### Activity
Copy out each line of the entries below that contains the word "generally". Letter case counts, so only lines with that exact capitalization qualify.

=== Begin Enclosure ===

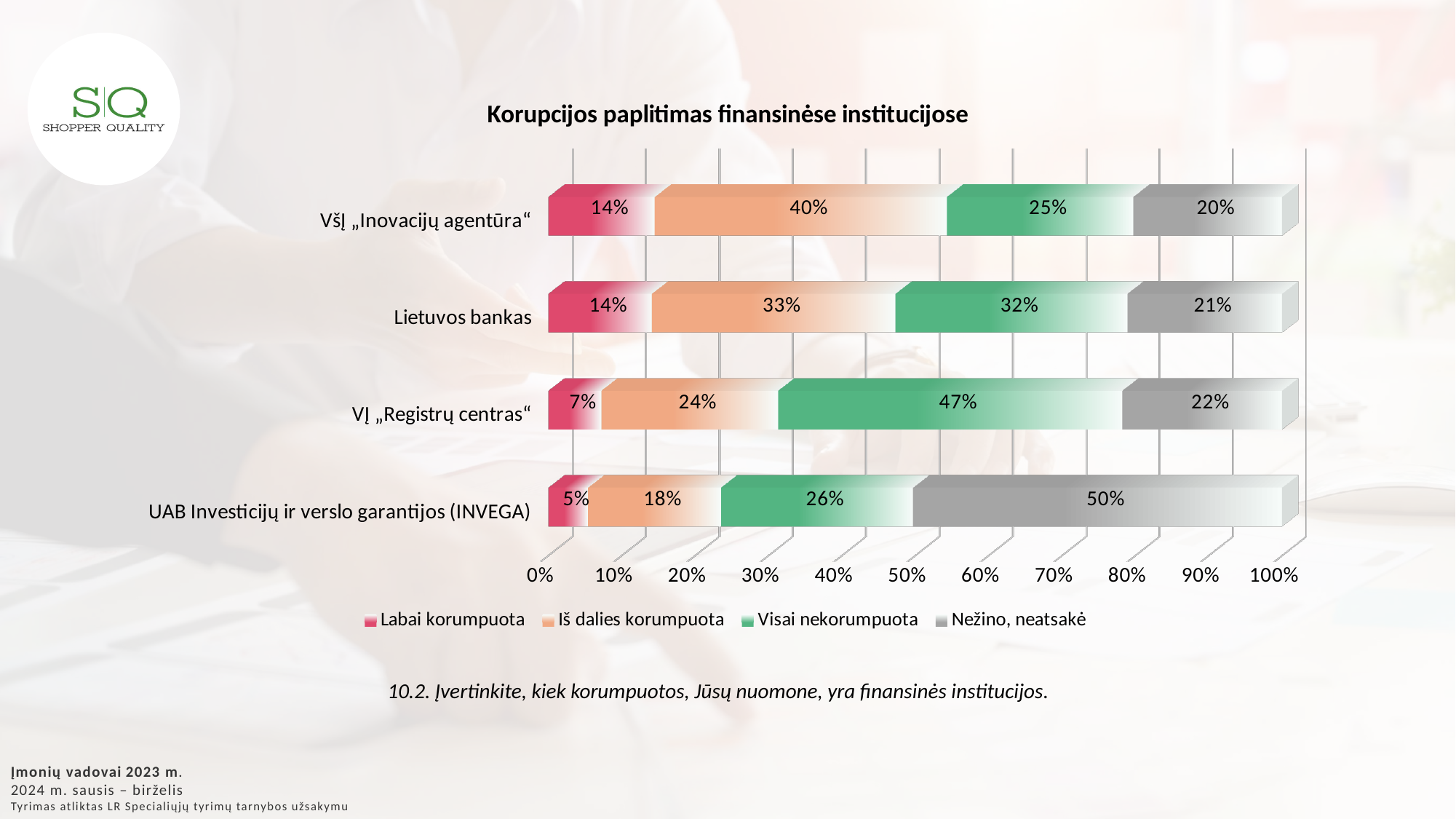
What is the value of "Nežino, neatsakė" for UAB Investicijų ir verslo garantijos (INVEGA)? 50% What is the title of the chart? Korupcijos paplitimas finansinėse institucijose What is the difference between the "Nežino, neatsakė" values for UAB Investicijų ir verslo garantijos (INVEGA) and VšĮ „Inovacijų agentūra“? 30% Which institution has the highest "Visai nekorumpuota" value? VĮ „Registrų centras“ How many series does the legend list? 4 How many institutions are shown on the chart? 4 What kind of chart is shown on the slide? Stacked bar chart What is the value of "Visai nekorumpuota" for VĮ „Registrų centras“? 47% Which institution has the lowest "Labai korumpuota" value? UAB Investicijų ir verslo garantijos (INVEGA) What is the value of "Labai korumpuota" for Lietuvos bankas? 14% Which is larger: the "Iš dalies korumpuota" value for Lietuvos bankas or for VĮ „Registrų centras“? Lietuvos bankas What is the value of "Iš dalies korumpuota" for VšĮ „Inovacijų agentūra“? 40%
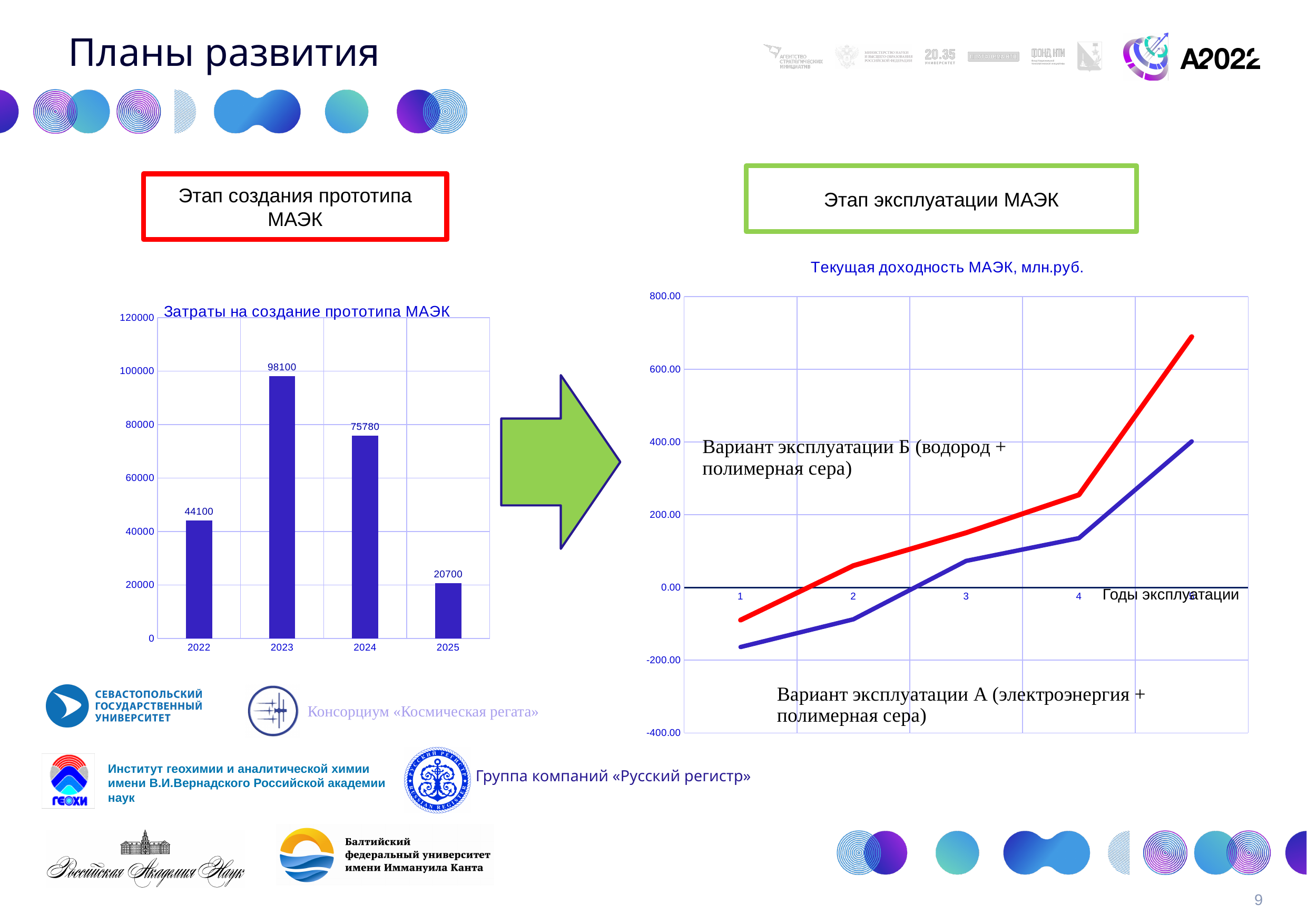
In the chart 'Затраты на создание прототипа МАЭК', which year has the lowest value? 2025 What kind of chart is 'Затраты на создание прототипа МАЭК'? bar chart In the chart 'Затраты на создание прототипа МАЭК', what is the value for 2025? 20700 In the chart 'Затраты на создание прототипа МАЭК', how many years are shown on the x axis? 4 In the chart 'Затраты на создание прототипа МАЭК', which is larger, the value for 2022 or the value for 2024? 2024 In the chart 'Текущая доходность МАЭК, млн.руб.', is the value of the red line (Вариант эксплуатации Б) at year 5 greater or less than 600.00? greater In the chart 'Текущая доходность МАЭК, млн.руб.', do the values of the red line rise or fall from year 1 to year 5? rise In the chart 'Затраты на создание прототипа МАЭК', what is the difference between the values for 2023 and 2024? 22320 In the chart 'Затраты на создание прототипа МАЭК', which year has the highest value? 2023 What kind of chart is 'Текущая доходность МАЭК, млн.руб.'? line chart In the chart 'Затраты на создание прототипа МАЭК', what is the value for 2023? 98100 In the chart 'Текущая доходность МАЭК, млн.руб.', is the value of the blue line (Вариант эксплуатации А) at year 1 greater or less than 0.00? less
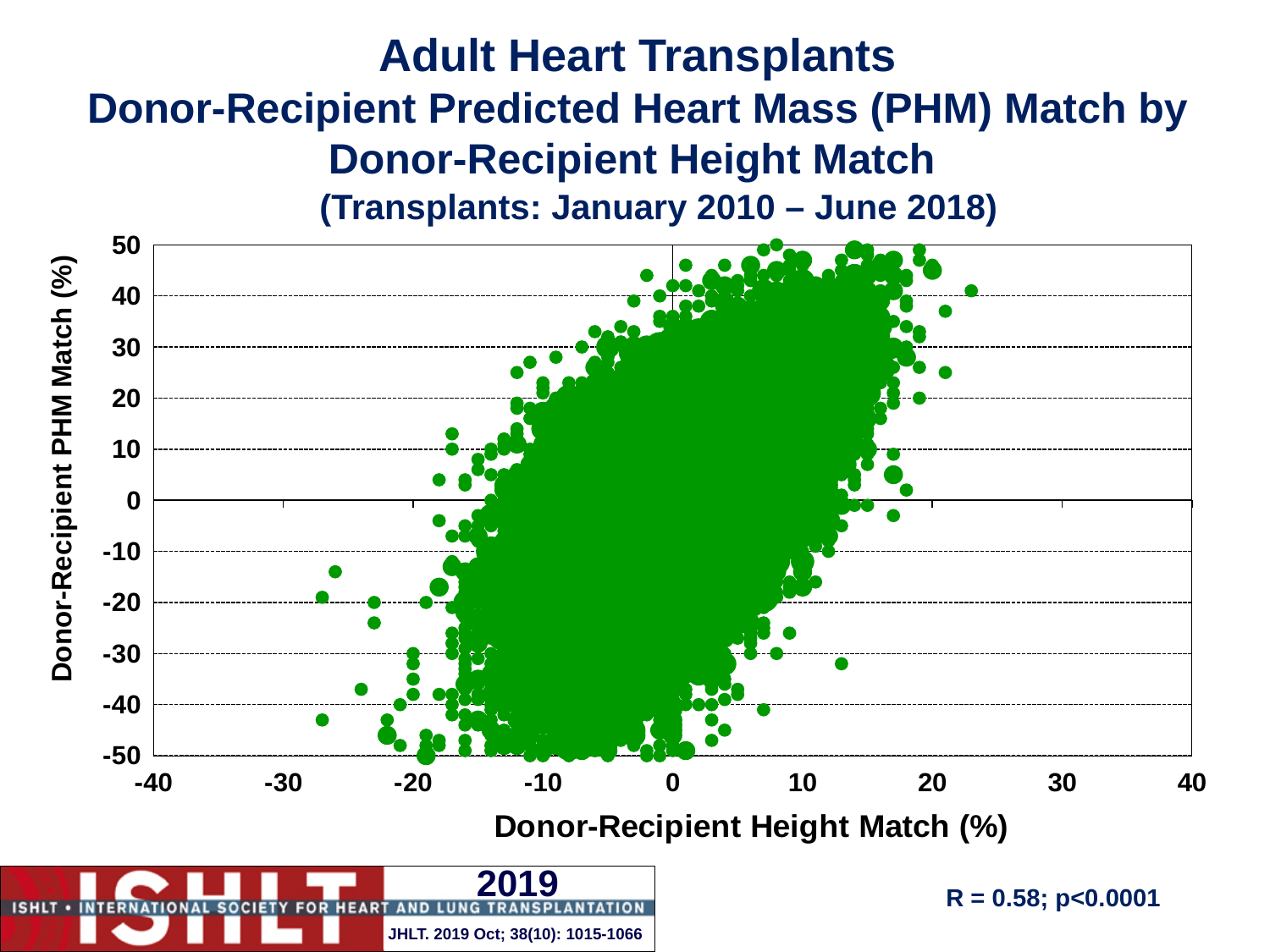
What p-value is reported on the slide for the relationship shown? p<0.0001 What is the label of the y axis? Donor-Recipient PHM Match (%) Is the correlation between height match and PHM match positive or negative? Positive What is the label of the x axis? Donor-Recipient Height Match (%) What is the highest value shown on the y axis? 50 As Donor-Recipient Height Match (%) increases along the x axis, do the Donor-Recipient PHM Match (%) values generally rise or fall? Rise What is the lowest value shown on the x axis? -40 What kind of chart is shown on the slide? Scatter plot What is the correlation coefficient R reported on the slide? R = 0.58 Over what transplant period does the chart cover, according to the title? January 2010 – June 2018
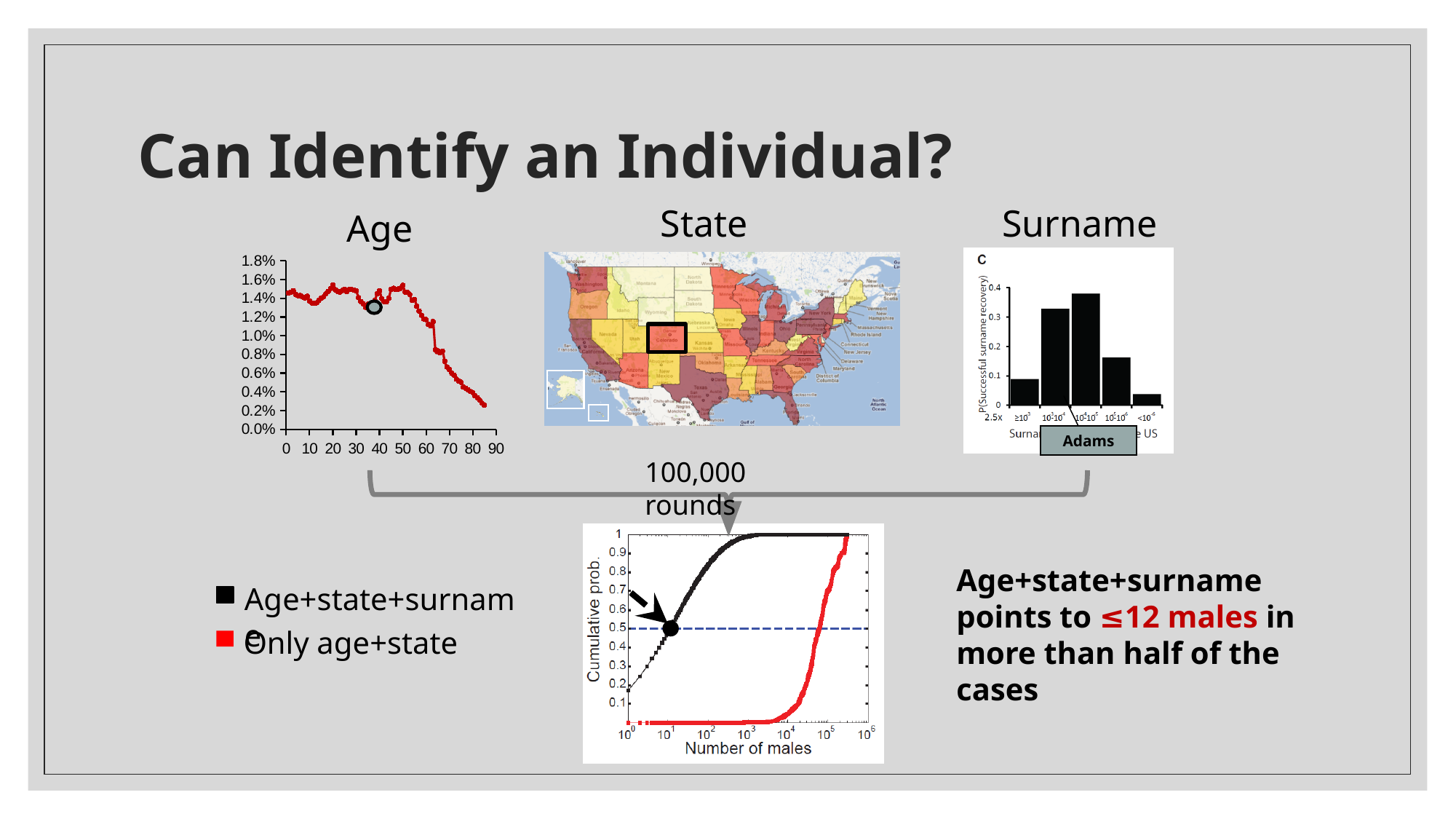
In the Surname chart, which is larger, the bar for 10^3-10^4 or the bar for 10^5-10^6? 10^3-10^4 What kind of chart is the Surname chart? bar chart In the Age chart, do the values rise or fall between age 60 and age 85? fall How many bars does the Surname chart have? 5 In the Surname chart, which category has the lowest bar? <10^6 How many series does the legend of the bottom Cumulative prob. chart list? 2 In the bottom Cumulative prob. chart, at 10^3 males, which series has the higher value, Age+state+surname or Only age+state? Age+state+surname In the Age chart, is the value at age 80 greater or less than 0.6%? less In the Age chart, is the value at age 20 greater or less than 1.2%? greater In the Surname chart, is the value for 10^5-10^6 greater or less than 0.2? less In the Surname chart, which category has the highest bar? 10^4-10^5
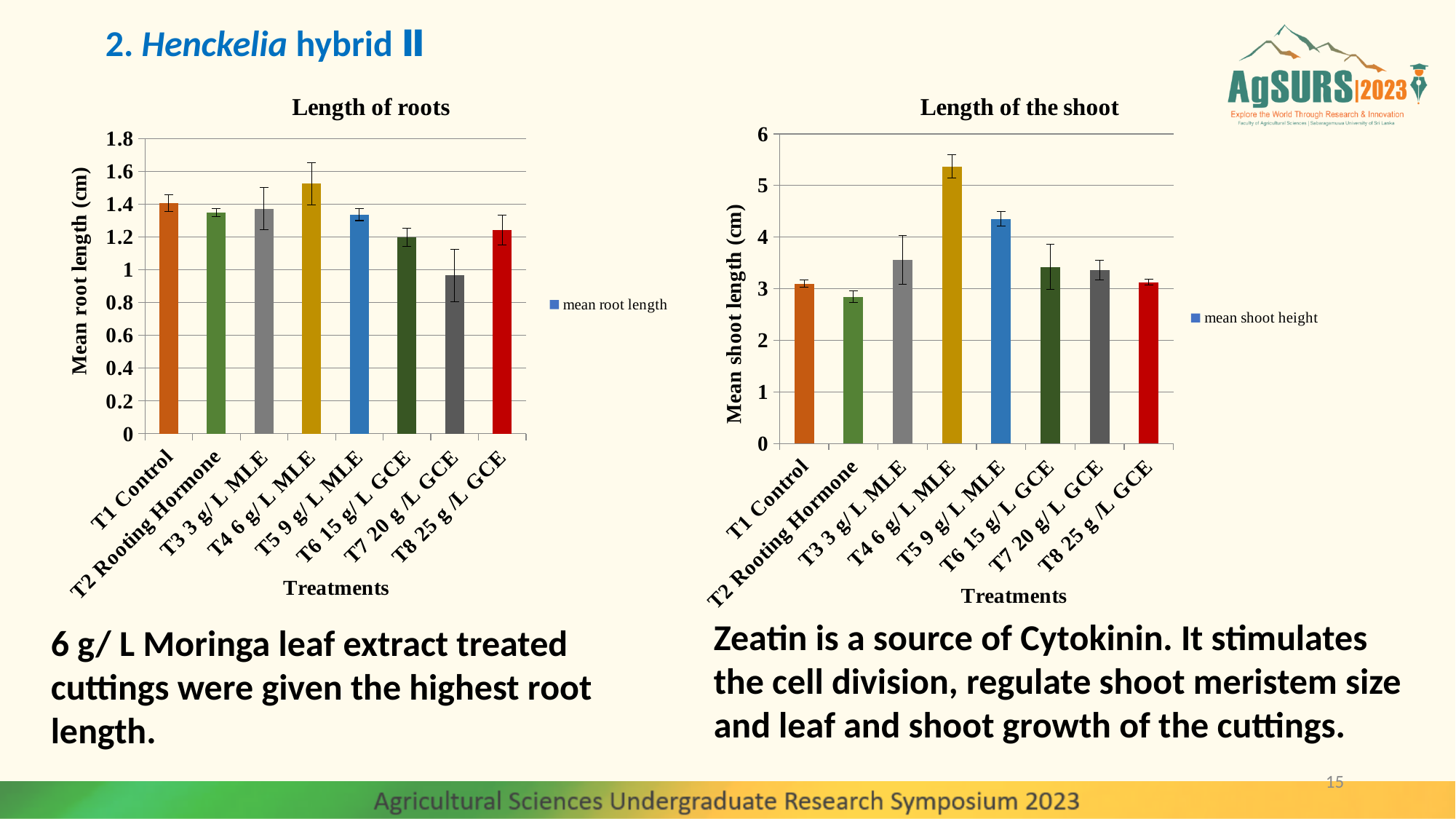
In the 'Length of roots' chart, which treatment has the lowest mean root length? T7 20 g/L GCE In the 'Length of roots' chart, is the value for T4 6 g/L MLE greater or less than 1.4? greater How many series does the legend of the 'Length of the shoot' chart list? 1 In the 'Length of roots' chart, which treatment has the highest mean root length? T4 6 g/L MLE In the 'Length of the shoot' chart, which treatment has the lowest mean shoot length? T2 Rooting Hormone In the 'Length of the shoot' chart, is the value for T4 6 g/L MLE greater or less than 5? greater In the 'Length of roots' chart, how many treatments are plotted? 8 In the 'Length of roots' chart, is the value for T7 20 g/L GCE greater or less than 1? less In the 'Length of the shoot' chart, which is larger, the value for T5 9 g/L MLE or T6 15 g/L GCE? T5 9 g/L MLE In the 'Length of the shoot' chart, which treatment has the highest mean shoot length? T4 6 g/L MLE What kind of chart is the 'Length of roots' chart? bar chart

=== End Enclosure ===

### Expected answer
What p-value is reported on the slide for the relationship shown? p<0.0001 What is the label of the y axis? Donor-Recipient PHM Match (%) Is the correlation between height match and PHM match positive or negative? Positive What is the label of the x axis? Donor-Recipient Height Match (%) What is the highest value shown on the y axis? 50 As Donor-Recipient Height Match (%) increases along the x axis, do the Donor-Recipient PHM Match (%) values generally rise or fall? Rise What is the lowest value shown on the x axis? -40 What kind of chart is shown on the slide? Scatter plot What is the correlation coefficient R reported on the slide? R = 0.58 Over what transplant period does the chart cover, according to the title? January 2010 – June 2018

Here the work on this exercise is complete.